After vivid discussions led by the emergence of the buzzword “Big Data”, it seems that industry and academia have reached an objective understanding about data properties (volume, velocity, variety, veracity and value), the resources and “know how” it requires, and the opportunities it opens. Indeed, new applications promising fundamental changes in society, industry and science, include face recognition, machine translation, digital assistants, self-driving cars, ad-serving, chat-bots, personalized healthcare, smart industry and more.

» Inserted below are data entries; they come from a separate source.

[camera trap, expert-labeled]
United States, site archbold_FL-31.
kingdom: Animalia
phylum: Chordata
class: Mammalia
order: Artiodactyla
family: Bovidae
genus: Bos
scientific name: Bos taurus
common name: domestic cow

The first lesson of the era of “Big Data” is that it is possible to access and exploit representative “samples” of available data collections thanks to the availability of the necessary resources for storing it and running greedy processing tasks on it. The second lesson is that computer science and mathematics disciplines must generate synergy with other sciences in order to exploit these new available “value”. The consequence is the emergence of “new” data centric sciences: data science, digital humanities, social data science, network science, computational science. These sciences with their new requirements and challenges call for a need to revisit the fundaments of databases, artificial intelligence and other disciplines used for addressing them with new perspectives.

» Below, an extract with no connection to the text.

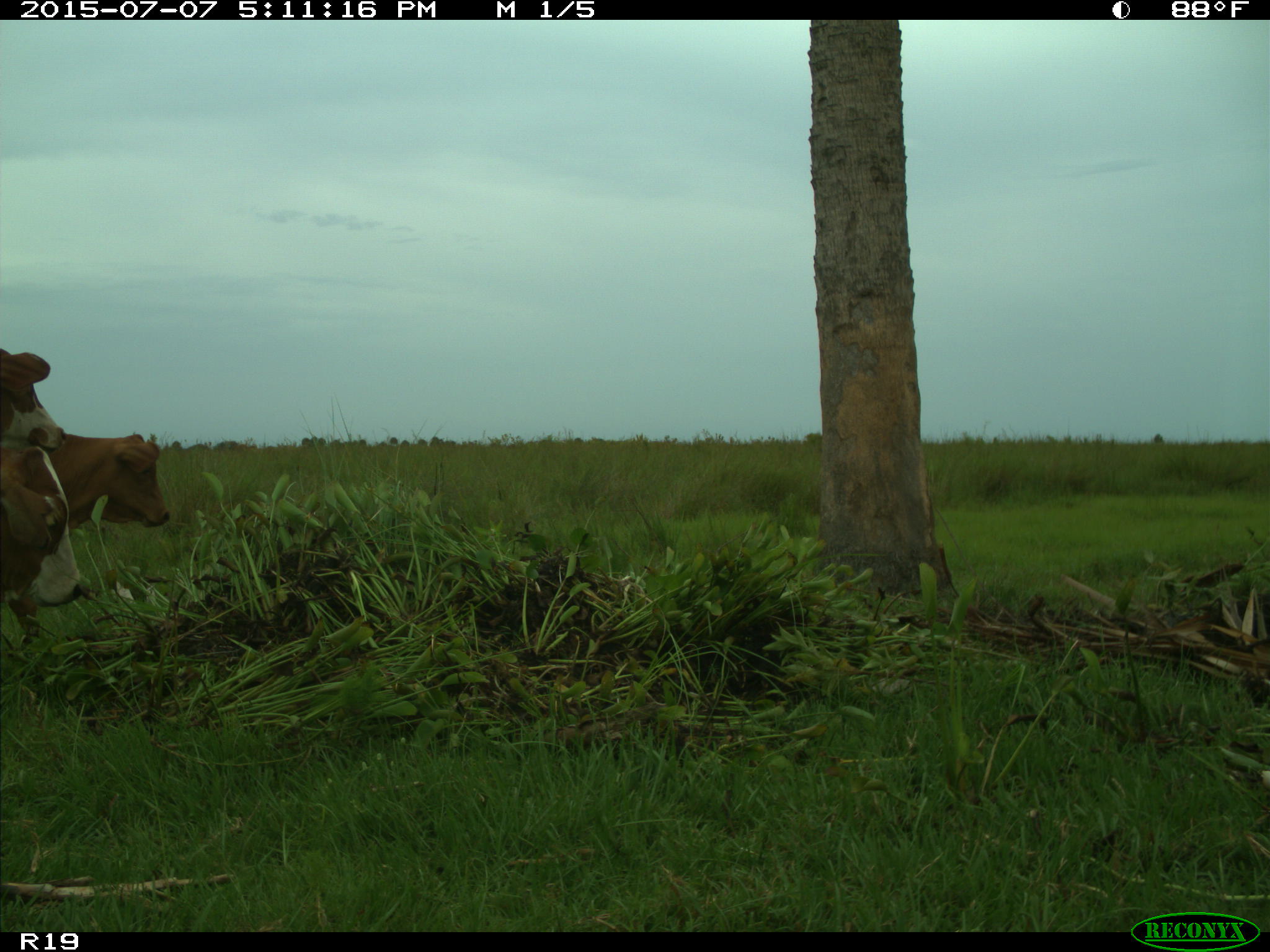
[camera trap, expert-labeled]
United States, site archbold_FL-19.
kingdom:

This novel and multidisciplinary data centric and scientific movement, promises new and not yet imagined applications that rely on massive amounts of evolving data that need to be cleaned, integrated and analysed for modelling purposes. Yet, data management issues are not usually perceived as central.
This lecture explores the key challenges and opportunities for data management in the new scientific world, and discusses how a possible data centric communities can best contribute to these exciting domains. If the moto is not academic, huge numbers of dollars being devoted to related applications are moving industry and academia to analyse these directions.